Forum Discussion
Selecting Data with Minimum Standard Deviation
- Oct 19, 2022
In the attached version, I have implemented my VBA algorithm (with StDev_P instead of StDev_S) as a custom function. It is used in an array formula confirmed with Ctrl+Shift+Enter to return the selected values.
alvaro037 Here is an alternate solution. I reduce the number of trials because we know std will be lowest for numbers close together so I sort the numbers and then increment through the list:
=LET(in,B2:K2,
n,5,
sortin, SORT(TRANSPOSE(in)),
start, SEQUENCE(ROWS(sortin)-n),
stdlist, SCAN(0,start,LAMBDA(p,i,STDEV.P(INDEX(sortin,start+i-1)))),
findLow,MATCH(MIN(stdlist),stdlist,0),
INDEX(sortin,start+findLow-1))
see attached
EDIT:
a) please note my SD calculation used STD.P per Joe's suggestion above while Hans' uses STD.S and my solution found a set starting with 8.6-8.9 and Hans' found 8.7-9.0 but the SD is the same in each case.
b) here is an alternate version of the formula that stacks/includes the AVG and SD:
=LET(in,B2:K2,
n,5,
sortin, SORT(TRANSPOSE(in)),
start, SEQUENCE(ROWS(sortin)-n),
stdlist, SCAN(0,start,LAMBDA(p,i,STDEV.P(INDEX(sortin,start+i-1)))),
findLow,MATCH(MIN(stdlist),stdlist,0),
ans,INDEX(sortin,start+findLow-1),
out,VSTACK(ans,"Avg",AVERAGE(ans),"SD",STDEV.P(ans)),
out)
I prefer to have them separate as in the attached file but that is up to you
mtarler wrote:
=LET(in,B2:K2,
n,5,
sortin, SORT(TRANSPOSE(in)),
start, SEQUENCE(ROWS(sortin)-n),
stdlist, SCAN(0,start,LAMBDA(p,i,STDEV.P(INDEX(sortin,start+i-1)))),
findLow,MATCH(MIN(stdlist),stdlist,0),
ans,INDEX(sortin,start+findLow-1),
out,VSTACK(ans,"Avg",AVERAGE(ans),"SD",STDEV.P(ans)),out)
Forgive, but I don't speak the new Excel 365 language.
Please describe in one or two sentences what the code above does.
For example, does it find the contiguous n sorted data with the smallest std dev?
The operative word is "contiguous". Right?
- mtarlerOct 19, 2022Silver Contributor
JoeUser2004 sure. and ugh I found another error in going through it because there were 10 items and looking for 5 I was using the n=5 and the 10-5 (i.e. 5) together. I tweaked the code to account for possible other combinations:
=LET(in,B3:K3, n,5, sortin, SORT(TRANSPOSE(in)), start, SEQUENCE(ROWS(sortin)-n+1), stdlist, SCAN(0,start,LAMBDA(p,i,STDEV.P(INDEX(sortin,SEQUENCE(n,,0)+i)))), findLow,MATCH(MIN(stdlist),stdlist,0), ans,INDEX(sortin,SEQUENCE(n,,0)+findLow), out,VSTACK(ans,AVERAGE(ans),STDEV.P(ans)), TRANSPOSE(out))

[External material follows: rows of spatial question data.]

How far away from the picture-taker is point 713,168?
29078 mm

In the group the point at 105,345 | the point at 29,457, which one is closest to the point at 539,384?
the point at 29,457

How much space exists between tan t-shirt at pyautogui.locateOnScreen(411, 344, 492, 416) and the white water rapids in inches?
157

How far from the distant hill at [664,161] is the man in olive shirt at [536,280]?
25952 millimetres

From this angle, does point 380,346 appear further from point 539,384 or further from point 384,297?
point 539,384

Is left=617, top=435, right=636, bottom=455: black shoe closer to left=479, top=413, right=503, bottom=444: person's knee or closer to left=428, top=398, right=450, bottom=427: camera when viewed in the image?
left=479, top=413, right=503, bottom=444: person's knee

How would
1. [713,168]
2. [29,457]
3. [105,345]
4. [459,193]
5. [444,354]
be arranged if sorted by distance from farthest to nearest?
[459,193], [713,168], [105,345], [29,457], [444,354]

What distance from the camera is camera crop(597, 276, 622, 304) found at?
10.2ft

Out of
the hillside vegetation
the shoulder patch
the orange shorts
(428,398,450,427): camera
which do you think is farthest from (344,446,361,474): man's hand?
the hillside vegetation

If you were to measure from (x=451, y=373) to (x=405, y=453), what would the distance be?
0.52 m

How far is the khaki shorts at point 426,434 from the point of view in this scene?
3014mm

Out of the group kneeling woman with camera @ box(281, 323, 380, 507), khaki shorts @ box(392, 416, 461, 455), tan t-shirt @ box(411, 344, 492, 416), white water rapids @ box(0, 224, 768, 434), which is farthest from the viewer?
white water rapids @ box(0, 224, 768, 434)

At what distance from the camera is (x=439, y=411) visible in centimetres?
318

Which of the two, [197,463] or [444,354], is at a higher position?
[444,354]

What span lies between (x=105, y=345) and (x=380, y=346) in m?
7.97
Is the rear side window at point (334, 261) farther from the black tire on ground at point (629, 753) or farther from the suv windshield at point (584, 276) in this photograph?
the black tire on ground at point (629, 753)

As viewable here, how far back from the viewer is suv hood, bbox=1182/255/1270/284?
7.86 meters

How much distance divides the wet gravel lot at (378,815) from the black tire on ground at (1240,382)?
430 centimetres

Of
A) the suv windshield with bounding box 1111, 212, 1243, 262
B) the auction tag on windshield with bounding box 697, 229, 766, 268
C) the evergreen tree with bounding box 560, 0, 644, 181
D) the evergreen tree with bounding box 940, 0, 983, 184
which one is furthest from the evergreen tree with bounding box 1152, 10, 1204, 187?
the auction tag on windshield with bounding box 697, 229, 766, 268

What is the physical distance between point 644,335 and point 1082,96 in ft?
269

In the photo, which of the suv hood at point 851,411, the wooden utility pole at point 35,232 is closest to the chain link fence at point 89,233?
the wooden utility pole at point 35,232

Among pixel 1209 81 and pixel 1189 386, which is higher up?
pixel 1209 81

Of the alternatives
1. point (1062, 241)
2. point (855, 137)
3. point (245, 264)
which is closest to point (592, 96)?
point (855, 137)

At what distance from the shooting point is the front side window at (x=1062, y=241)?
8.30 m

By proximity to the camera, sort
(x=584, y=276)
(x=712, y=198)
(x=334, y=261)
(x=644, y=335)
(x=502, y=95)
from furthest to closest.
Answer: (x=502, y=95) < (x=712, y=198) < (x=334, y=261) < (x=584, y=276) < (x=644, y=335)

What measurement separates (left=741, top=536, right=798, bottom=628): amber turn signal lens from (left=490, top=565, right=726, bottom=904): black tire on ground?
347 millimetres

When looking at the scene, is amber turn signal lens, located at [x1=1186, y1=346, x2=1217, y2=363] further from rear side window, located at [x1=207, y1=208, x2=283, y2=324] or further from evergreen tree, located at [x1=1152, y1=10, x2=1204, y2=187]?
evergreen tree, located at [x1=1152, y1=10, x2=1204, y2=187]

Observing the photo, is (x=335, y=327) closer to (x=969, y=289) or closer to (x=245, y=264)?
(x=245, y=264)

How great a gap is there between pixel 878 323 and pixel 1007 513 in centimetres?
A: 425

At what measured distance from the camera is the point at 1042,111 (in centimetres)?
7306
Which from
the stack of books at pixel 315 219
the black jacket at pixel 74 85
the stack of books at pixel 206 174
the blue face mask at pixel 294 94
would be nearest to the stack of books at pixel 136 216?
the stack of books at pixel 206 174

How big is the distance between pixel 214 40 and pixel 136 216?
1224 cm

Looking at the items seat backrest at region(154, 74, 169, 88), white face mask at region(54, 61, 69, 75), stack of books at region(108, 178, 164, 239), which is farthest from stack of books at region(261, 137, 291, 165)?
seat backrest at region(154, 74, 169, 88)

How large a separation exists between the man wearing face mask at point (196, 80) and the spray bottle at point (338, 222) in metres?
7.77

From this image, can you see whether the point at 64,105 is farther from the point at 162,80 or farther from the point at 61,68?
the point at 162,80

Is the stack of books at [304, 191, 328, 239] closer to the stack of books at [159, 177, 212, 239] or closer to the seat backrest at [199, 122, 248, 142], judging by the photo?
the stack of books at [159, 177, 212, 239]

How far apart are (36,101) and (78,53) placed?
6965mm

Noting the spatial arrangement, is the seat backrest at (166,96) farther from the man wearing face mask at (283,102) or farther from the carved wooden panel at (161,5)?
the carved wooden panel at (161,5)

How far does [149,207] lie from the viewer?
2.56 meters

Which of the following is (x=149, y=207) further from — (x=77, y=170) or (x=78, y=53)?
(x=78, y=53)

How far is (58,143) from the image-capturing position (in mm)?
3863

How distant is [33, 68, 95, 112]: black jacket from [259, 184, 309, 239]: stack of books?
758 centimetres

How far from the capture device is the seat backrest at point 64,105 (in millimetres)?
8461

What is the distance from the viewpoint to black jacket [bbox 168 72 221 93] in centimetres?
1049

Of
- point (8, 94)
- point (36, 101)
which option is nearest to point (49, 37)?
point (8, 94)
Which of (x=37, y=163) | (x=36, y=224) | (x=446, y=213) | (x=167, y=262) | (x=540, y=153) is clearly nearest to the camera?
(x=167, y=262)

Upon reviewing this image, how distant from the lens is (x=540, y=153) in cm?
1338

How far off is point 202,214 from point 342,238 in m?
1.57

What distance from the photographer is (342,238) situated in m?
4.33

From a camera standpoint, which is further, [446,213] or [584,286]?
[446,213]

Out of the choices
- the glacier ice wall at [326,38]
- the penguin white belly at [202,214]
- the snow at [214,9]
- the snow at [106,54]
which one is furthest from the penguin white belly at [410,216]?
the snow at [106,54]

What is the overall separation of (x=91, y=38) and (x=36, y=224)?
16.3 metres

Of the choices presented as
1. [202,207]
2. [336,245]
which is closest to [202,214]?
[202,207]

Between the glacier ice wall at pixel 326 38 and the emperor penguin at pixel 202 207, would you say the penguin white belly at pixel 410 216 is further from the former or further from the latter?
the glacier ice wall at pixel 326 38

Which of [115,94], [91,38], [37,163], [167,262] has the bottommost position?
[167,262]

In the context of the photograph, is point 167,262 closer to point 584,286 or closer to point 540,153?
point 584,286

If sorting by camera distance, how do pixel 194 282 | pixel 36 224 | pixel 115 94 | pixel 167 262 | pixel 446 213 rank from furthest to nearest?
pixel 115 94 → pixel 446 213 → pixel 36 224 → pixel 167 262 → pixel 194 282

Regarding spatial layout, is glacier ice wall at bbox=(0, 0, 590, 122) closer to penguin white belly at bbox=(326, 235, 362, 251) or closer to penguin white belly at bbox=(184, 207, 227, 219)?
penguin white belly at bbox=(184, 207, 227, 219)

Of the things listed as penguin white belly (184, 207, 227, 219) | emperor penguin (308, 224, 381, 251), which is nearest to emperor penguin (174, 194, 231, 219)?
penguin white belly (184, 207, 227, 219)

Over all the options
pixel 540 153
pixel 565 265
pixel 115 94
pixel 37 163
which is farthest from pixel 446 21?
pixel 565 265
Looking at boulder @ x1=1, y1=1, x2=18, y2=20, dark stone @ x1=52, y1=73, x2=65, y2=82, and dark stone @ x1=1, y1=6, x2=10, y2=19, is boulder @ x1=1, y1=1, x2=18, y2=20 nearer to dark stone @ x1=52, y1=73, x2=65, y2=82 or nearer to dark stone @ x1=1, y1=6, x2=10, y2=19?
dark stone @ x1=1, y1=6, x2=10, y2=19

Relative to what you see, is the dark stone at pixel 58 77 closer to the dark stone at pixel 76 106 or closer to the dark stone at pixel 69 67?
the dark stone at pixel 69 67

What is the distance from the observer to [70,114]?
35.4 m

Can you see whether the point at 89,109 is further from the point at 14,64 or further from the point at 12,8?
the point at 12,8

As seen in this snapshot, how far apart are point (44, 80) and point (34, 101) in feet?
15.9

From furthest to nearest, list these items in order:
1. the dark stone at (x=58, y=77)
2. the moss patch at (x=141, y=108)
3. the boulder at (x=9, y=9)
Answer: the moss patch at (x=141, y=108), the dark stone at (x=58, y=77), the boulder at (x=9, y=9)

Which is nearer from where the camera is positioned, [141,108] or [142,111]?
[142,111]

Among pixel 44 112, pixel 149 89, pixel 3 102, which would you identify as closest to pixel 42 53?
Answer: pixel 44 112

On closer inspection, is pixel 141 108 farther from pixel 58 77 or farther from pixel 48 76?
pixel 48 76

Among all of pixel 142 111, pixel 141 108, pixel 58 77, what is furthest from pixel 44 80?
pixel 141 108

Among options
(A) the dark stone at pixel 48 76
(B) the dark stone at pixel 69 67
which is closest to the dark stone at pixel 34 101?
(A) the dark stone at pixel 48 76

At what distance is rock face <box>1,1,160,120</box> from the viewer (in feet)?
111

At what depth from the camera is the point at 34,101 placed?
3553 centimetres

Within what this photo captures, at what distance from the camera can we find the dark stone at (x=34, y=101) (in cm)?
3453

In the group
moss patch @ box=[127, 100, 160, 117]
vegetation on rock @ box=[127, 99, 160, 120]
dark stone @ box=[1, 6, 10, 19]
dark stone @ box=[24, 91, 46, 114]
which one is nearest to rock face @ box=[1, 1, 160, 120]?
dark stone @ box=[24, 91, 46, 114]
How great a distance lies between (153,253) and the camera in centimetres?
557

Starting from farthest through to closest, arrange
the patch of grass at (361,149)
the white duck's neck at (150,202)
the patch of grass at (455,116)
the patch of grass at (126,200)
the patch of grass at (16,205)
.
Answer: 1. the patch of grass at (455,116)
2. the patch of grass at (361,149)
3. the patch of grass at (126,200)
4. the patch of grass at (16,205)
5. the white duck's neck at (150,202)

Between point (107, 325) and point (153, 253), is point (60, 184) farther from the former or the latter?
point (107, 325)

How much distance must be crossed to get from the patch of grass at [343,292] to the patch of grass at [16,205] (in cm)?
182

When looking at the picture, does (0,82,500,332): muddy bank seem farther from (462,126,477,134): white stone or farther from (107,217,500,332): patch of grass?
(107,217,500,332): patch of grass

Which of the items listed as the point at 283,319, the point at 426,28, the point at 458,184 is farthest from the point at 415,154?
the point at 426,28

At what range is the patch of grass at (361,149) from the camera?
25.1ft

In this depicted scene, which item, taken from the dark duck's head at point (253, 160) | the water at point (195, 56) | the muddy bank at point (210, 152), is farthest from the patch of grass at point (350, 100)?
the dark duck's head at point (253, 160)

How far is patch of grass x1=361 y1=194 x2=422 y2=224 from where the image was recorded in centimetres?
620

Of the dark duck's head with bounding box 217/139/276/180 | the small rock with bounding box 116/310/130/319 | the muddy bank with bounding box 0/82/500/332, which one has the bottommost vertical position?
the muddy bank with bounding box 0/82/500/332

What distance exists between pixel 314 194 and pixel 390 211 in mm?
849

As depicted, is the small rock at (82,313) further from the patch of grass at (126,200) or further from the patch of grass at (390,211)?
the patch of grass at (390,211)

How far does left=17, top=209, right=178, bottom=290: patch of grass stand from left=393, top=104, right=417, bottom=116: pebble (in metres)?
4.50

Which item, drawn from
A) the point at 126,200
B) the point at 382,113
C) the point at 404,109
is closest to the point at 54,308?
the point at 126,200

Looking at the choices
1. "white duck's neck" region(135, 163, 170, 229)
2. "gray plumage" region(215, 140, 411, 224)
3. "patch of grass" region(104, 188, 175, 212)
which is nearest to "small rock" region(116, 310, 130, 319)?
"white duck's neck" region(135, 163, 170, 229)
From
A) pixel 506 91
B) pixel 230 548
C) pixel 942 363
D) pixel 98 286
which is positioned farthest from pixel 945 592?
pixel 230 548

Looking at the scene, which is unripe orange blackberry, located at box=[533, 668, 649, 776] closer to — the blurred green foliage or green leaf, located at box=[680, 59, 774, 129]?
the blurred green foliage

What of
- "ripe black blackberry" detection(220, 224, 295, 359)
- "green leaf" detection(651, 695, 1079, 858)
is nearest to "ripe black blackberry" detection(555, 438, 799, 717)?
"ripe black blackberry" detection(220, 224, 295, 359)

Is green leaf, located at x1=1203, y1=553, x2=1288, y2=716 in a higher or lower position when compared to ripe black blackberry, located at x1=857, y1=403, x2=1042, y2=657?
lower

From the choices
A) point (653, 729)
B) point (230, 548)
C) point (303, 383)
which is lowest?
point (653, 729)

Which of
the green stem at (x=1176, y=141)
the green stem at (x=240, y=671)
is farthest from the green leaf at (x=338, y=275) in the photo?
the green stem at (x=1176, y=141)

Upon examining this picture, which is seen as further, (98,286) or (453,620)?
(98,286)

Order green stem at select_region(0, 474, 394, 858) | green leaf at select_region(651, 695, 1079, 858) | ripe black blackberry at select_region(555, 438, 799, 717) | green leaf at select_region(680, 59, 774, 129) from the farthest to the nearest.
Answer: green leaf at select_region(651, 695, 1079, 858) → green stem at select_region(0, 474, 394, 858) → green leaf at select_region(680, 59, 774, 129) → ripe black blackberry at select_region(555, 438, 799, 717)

line 1: define the input range
line 2: define how many items to select
line 3: rearrange the data from in to be sorted in order
line 4: define a sequence 1,2,3,... up to the length of the input minus N so if you have 100 inputs and selecting 5 then you will want to start at 1,2,3,..., 93,94,95,96 and you stop at 96 because after that you won't have enough left to get 5 items
line 5: create a list of standard deviations for each group of n items starting with index 1 and going to the end of the list
line 6: find the location in the list where the MIN value is located
line 7: create a list of the N values used to create that MIN standard deviation value
line 8: stack the list from 7 and add the average and the standard deviation
alvaro037 please see this formula or the attached file for the corrected formula
- JoeUser2004Oct 19, 2022Bronze Contributor
mtarler wrote:
``you will want to start at 1,2,3,..., 93,94,95,96 and you stop at 96 because after that you won't have enough left to get 5 items
create a list of standard deviations for each group of n items starting with index 1 and going to the end of the list
find the location in the list where the MIN value is located``
So again, in simple terms, looking at the sorted list of data, you find the 5 contiguous data with the minimum std dev. Contiguous means that the sets of data are items {1,2,3,4,5}, {2,3,4,5,6}, {3,4,5,6,7}, etc, {94,95,96,97,98}, {95,96,97,98,99} and {96,97,98,99,100}.
Is that right?
- mtarlerOct 19, 2022Silver Contributorcorrect